The State Department division in charge of managing the agency’s help desks and support services is getting ready to consolidate and wants a better bot ecosystem—including better processes and security—as the office automates manual tasks.
The Consolidated Customer Support division operates 19 “duplicative” help desks, which the office plans to merge into a single unit. As they do so, CCS officials want to use robotic process automation to “gain efficiencies to existing processes and mitigate the need for additional labor,” according to a solicitation posted to SAM.gov.
CCS has already deployed eight automation tools: the Data Transfer Request Bot; Password Reset Bot; Data Access Request Bot; User Account Exception Request Bot; Automated Endpoint Testing Bot; Customer Engagement and Follow-Up Bot; Account Disablement Bot; and Distribution List Modification Bot.
However, the agency has “encountered several technical challenges with full implementation,” the solicitation states, including waiting on the platform and cloud environment to get cybersecurity certifications known as an authority to operate, or ATO.
State has an additional problem managing user privileges and access to bots for remote workers.
“Per the DOS policy, users cannot use ‘privileged accounts for actions that can be completed using nonprivileged accounts.’ Thus, a service center technician cannot perform ‘user’ type work in ITSM system while logged in under administrative credentials to access Active Directory tools,” the document states. “Thus, automations are not often accessed unless users are reporting into the office environment. Existing and future automations must be developed for remote work.”
The contractor will be expected to enhance and maintain the eight existing RPA tools, help develop new automation software and work with the operations and maintenance teams to implement those new tools. CCS already has a list of 11 “user story candidates” for the contractor to focus on.
While State is looking to automation to ease the workload of a consolidated help desk, the agency doesn’t want to automate bad processes and make things worse. As such, the solicitation requires “that the contractor is versed in user experience design thinking, process improvement, and agile software development.”
With that in mind, the work will require the contractor to:
- Address the whole experience, from start to finish.
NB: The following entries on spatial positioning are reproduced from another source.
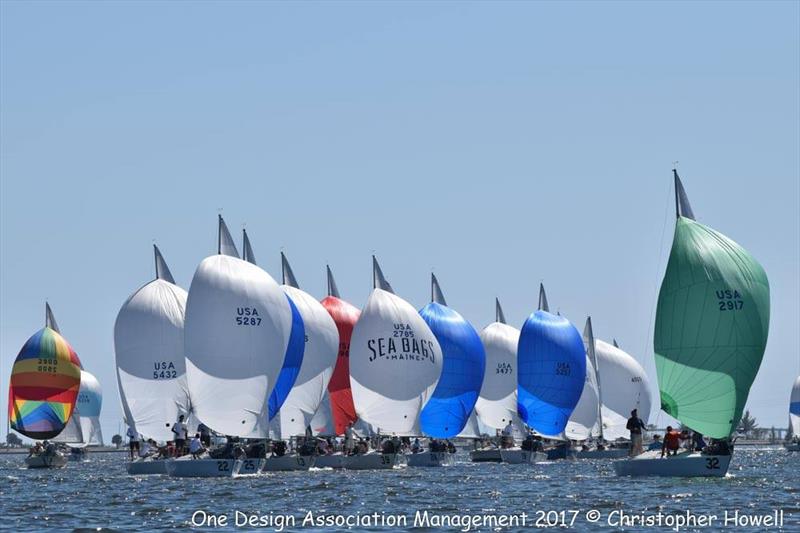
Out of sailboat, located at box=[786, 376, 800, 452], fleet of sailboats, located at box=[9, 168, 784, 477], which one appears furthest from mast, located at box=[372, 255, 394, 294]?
sailboat, located at box=[786, 376, 800, 452]

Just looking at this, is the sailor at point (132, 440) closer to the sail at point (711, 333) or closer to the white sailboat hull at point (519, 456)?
the white sailboat hull at point (519, 456)

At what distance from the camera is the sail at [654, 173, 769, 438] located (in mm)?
50938

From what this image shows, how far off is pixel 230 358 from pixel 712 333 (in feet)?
58.9

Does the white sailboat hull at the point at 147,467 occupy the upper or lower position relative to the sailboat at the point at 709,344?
lower

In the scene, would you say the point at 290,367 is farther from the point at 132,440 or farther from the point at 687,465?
the point at 687,465

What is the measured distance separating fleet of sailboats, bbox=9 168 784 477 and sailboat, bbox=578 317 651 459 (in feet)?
16.2

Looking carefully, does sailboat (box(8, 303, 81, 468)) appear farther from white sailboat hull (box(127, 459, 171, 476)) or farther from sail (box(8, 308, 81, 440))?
white sailboat hull (box(127, 459, 171, 476))

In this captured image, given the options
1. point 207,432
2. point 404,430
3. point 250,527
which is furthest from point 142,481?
point 250,527

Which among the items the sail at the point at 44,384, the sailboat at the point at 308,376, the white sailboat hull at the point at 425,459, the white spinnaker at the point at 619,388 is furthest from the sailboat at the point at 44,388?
the white spinnaker at the point at 619,388

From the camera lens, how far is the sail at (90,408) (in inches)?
4823

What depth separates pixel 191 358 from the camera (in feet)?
192

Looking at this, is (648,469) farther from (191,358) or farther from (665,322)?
(191,358)

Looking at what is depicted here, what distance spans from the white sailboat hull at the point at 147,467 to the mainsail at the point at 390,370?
9758 mm

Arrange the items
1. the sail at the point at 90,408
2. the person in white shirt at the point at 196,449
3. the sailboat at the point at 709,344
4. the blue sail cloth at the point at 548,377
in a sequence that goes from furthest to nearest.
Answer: the sail at the point at 90,408
the blue sail cloth at the point at 548,377
the person in white shirt at the point at 196,449
the sailboat at the point at 709,344
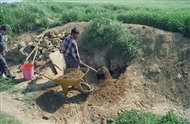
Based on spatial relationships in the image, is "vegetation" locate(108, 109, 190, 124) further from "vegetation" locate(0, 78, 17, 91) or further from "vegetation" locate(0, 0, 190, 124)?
"vegetation" locate(0, 78, 17, 91)

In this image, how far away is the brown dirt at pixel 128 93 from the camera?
18.6 ft

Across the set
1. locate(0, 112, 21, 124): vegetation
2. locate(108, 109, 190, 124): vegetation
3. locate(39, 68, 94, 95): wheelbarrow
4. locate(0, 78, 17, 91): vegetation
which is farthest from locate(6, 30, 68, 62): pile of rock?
locate(108, 109, 190, 124): vegetation

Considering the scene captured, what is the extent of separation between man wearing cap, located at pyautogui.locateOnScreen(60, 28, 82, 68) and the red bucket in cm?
129

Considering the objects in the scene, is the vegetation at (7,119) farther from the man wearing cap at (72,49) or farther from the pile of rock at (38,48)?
the pile of rock at (38,48)

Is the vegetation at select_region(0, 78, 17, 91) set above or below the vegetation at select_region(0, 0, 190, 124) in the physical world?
below

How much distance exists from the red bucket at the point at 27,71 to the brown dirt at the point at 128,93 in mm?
172

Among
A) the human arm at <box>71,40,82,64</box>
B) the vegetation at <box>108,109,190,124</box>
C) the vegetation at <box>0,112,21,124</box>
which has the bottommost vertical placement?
the vegetation at <box>108,109,190,124</box>

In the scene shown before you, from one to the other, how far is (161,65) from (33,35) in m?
6.03

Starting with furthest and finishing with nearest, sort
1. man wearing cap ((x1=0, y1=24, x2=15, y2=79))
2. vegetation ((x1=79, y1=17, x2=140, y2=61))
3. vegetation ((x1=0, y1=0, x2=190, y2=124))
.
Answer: vegetation ((x1=79, y1=17, x2=140, y2=61)) < man wearing cap ((x1=0, y1=24, x2=15, y2=79)) < vegetation ((x1=0, y1=0, x2=190, y2=124))

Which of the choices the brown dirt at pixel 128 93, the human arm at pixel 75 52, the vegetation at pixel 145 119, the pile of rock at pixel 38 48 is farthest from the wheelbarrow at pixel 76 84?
the pile of rock at pixel 38 48

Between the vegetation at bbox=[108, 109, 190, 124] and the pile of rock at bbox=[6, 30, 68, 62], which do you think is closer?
the vegetation at bbox=[108, 109, 190, 124]

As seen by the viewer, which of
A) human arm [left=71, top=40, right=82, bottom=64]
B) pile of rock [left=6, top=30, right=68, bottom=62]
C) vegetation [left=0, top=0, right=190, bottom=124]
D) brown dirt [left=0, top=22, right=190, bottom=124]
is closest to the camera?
vegetation [left=0, top=0, right=190, bottom=124]

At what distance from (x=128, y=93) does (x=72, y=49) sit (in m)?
2.20

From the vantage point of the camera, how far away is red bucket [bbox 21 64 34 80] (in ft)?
23.0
- Make it simple and intuitive.
- Use data to drive decisions.
- Understand what stakeholders need.
The solicitation offers more details for each of those asks, including references to the department’s digital service playbook.
CCS hopes to start the contract on Sept. 30, though “full performance will not begin until satisfactory personnel employment suitability clearances have been received and successfully processed,” the solicitation states. The contract will run for six months, with four six-month optional add-ons.
Bid proposals as part of the first phase of consideration are due Aug. 6. In a question and answer document posted Wednesday, officials noted that vendors must submit proposals for Phase I in order to be eligible for the second phase of the downselect.